Auch die Pause und ihre Wechsel (Tormannwechsel bei Inter, Pasanen ersetzte bei Werder Borowski und ermöglichte Snejder in die Zentrale aufzurücken – Pasanen selbst erzielte rechts hinten keinerlei positiven Effekte) brachten keinen wesentlichen Spielwandel. Mit zunehemder Spielzeit ließ Inter die Zügel etwas lockerer. Wann immer Werder nun etwas früher attackierte schien es, als wäre etwas möglich. In dieser Phase versuchte vor allem Marko Arnautovic seine Mannschaft noch einmal aufzurichten. Er holte sich Bälle weit hinten ab und versuchte seine Spielmacherqualitäten auszuspielen. Das einzige Problem: Abgesehen vom eher glücklosen Marin spielte dabei niemand mit. Immer wieder verpassten Werderaner ihre Chance auf einen Lauf in den Raum und fielen stattdessen durch unmotiviertes Stehenbleiben auf.

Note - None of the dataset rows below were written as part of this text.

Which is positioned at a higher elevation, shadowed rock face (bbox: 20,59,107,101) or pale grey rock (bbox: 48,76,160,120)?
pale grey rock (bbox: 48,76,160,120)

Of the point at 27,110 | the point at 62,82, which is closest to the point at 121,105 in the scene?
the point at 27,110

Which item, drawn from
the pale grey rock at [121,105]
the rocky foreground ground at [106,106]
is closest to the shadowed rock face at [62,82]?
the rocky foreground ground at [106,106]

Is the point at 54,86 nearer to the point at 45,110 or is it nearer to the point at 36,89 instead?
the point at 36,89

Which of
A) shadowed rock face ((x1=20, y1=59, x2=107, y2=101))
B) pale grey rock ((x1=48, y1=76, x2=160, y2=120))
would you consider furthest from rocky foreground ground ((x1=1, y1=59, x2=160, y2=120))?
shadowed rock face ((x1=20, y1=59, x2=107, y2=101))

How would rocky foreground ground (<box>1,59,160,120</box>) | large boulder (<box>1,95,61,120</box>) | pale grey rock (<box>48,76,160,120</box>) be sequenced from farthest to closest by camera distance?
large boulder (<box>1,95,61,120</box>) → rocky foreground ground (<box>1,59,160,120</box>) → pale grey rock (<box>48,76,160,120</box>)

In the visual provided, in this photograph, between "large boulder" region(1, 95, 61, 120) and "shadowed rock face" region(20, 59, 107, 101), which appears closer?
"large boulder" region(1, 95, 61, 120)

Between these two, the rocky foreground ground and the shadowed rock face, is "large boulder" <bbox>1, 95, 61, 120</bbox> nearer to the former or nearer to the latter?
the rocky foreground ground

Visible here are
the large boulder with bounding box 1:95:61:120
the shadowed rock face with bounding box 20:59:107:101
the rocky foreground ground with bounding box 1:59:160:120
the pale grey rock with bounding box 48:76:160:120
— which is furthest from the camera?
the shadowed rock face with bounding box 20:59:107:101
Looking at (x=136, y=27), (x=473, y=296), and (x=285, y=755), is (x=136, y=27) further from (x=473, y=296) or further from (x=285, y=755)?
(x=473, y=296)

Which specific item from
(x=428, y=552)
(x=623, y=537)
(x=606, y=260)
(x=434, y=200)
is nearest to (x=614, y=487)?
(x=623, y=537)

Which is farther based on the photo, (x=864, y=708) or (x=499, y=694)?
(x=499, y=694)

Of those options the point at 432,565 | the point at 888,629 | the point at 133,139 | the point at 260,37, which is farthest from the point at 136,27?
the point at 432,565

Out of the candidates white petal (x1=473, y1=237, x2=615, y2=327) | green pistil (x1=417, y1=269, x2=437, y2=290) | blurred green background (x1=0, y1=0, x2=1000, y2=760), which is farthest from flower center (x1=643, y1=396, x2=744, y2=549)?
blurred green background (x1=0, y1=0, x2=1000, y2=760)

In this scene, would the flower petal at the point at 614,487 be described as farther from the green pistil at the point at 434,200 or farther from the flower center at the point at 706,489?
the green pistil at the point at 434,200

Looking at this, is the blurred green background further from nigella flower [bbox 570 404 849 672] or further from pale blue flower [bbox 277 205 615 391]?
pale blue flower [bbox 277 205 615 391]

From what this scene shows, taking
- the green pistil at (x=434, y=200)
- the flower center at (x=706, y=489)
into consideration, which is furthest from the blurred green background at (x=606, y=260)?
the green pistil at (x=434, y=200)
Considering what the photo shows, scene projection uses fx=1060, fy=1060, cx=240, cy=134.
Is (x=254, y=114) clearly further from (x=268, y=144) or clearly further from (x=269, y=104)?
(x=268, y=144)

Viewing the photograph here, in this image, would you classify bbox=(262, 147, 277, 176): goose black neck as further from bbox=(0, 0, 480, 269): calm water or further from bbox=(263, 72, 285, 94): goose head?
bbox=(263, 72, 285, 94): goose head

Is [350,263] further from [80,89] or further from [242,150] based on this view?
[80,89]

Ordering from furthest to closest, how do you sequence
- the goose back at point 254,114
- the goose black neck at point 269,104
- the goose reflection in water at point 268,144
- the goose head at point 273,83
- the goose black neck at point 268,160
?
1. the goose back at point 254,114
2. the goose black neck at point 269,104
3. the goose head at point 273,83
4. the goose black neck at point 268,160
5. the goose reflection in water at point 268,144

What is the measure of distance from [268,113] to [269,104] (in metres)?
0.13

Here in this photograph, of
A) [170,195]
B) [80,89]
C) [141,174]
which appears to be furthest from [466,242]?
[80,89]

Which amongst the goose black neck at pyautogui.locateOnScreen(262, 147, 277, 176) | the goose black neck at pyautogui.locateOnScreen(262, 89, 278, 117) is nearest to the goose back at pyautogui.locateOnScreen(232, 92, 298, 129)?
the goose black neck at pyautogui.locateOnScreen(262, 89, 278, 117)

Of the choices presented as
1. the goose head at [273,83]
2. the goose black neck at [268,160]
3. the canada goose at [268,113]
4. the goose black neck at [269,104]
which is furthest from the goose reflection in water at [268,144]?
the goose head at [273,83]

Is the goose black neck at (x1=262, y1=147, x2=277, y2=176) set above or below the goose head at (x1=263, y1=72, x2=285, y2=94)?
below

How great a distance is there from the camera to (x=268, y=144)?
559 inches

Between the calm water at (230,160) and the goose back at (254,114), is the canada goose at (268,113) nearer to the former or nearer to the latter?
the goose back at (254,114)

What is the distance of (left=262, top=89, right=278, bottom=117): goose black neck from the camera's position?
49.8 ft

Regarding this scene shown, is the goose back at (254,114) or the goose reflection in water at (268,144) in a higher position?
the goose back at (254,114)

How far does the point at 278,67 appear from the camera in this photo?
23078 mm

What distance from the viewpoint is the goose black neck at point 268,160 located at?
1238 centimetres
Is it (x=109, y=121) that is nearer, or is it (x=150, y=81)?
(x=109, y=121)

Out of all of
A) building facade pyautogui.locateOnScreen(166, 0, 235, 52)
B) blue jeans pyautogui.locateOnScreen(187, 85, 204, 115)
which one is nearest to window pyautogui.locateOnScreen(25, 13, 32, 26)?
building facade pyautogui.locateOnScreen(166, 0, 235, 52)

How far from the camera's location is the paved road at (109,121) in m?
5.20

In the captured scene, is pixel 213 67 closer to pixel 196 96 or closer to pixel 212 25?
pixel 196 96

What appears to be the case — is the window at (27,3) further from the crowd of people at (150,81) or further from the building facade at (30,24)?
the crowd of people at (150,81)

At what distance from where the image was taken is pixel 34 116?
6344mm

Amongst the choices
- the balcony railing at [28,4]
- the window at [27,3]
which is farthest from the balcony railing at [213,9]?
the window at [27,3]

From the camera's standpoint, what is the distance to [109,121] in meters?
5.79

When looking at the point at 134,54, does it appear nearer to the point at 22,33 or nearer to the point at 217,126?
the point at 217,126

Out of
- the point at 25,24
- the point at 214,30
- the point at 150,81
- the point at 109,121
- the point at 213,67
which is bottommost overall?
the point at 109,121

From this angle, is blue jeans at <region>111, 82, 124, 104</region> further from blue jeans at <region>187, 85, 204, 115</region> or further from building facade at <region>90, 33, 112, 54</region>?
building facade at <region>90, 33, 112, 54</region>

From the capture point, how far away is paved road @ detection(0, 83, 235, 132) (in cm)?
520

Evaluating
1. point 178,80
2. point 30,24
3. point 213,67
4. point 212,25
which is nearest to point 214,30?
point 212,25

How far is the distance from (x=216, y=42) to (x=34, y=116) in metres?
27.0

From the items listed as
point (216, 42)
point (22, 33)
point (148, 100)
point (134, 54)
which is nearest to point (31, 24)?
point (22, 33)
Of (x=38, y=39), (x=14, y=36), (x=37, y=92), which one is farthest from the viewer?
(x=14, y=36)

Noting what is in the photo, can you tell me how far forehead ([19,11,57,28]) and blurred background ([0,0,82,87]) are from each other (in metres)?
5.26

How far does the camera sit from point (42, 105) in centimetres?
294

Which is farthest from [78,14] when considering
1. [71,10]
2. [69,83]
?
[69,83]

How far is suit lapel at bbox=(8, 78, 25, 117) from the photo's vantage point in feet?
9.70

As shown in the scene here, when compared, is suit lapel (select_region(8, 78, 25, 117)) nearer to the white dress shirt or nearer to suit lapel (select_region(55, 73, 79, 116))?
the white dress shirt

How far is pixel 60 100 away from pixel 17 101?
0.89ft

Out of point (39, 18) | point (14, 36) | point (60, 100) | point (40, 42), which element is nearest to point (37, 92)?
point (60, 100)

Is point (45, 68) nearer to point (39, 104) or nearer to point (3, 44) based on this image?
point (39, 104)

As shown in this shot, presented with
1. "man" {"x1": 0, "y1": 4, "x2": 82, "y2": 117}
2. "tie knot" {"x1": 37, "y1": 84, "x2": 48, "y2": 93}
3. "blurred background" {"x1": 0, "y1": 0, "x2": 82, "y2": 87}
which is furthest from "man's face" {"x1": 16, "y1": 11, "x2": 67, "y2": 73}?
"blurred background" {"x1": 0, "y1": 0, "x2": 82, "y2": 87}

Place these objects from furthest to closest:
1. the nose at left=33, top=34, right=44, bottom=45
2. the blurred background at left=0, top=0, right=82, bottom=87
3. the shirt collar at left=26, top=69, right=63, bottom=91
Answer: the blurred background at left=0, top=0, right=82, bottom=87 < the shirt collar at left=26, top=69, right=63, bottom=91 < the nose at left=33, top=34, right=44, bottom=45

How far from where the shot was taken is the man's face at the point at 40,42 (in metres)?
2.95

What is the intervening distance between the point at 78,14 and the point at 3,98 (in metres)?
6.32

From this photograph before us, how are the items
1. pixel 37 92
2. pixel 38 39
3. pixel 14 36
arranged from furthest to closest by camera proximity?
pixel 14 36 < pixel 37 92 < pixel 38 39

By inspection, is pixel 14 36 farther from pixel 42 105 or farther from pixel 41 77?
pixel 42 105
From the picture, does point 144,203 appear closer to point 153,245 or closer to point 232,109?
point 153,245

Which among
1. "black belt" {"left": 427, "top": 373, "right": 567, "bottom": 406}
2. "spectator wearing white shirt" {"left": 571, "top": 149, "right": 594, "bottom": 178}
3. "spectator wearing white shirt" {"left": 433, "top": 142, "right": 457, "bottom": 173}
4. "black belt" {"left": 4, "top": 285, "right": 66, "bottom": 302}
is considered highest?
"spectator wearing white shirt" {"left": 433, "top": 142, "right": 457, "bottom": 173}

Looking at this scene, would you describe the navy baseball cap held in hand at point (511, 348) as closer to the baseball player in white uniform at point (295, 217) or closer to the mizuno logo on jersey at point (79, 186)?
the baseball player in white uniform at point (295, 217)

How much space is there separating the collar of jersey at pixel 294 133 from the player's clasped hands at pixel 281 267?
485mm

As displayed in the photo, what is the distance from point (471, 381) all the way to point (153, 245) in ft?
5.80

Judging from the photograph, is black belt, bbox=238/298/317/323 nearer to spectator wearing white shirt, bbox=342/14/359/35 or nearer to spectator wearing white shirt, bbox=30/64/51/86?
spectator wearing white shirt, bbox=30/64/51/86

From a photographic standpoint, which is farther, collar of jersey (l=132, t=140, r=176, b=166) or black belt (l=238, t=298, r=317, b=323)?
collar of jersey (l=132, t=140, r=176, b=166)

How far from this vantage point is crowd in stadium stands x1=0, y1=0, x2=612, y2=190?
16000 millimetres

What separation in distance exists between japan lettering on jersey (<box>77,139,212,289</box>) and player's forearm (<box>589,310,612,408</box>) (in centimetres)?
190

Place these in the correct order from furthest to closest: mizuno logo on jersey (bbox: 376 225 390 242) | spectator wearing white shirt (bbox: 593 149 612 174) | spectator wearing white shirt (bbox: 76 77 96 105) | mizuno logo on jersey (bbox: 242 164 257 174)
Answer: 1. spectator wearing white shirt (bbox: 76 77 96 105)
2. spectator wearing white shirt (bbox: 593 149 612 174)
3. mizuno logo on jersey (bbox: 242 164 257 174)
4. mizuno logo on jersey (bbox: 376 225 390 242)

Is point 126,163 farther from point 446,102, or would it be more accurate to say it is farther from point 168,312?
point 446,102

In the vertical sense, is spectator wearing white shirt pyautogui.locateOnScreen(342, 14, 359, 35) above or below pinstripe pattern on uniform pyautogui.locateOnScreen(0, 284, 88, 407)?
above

Das dritte Tor von Eto’o zum 4:0 war eigentlich nur noch zum Drüberstreuen, war mit der Einleitung durch einen dramatischen Fehler im Spielaufbau aber zugleich symptomatisch.
Fazit: Werder vermochte die Klasse von Inter nicht zu bändigen und ließ einige Kompaktheit vermissen, schaffte es allerdings auch nicht auf offensichtliche Problemursachen zu reagieren. Die Bremer können ihre Ausfälle im Moment zumindest in so großen Spielen nicht kompensieren. Für die Mailänder war es ein wahrscheinlich unerwartet einfacher Europacup-Abend.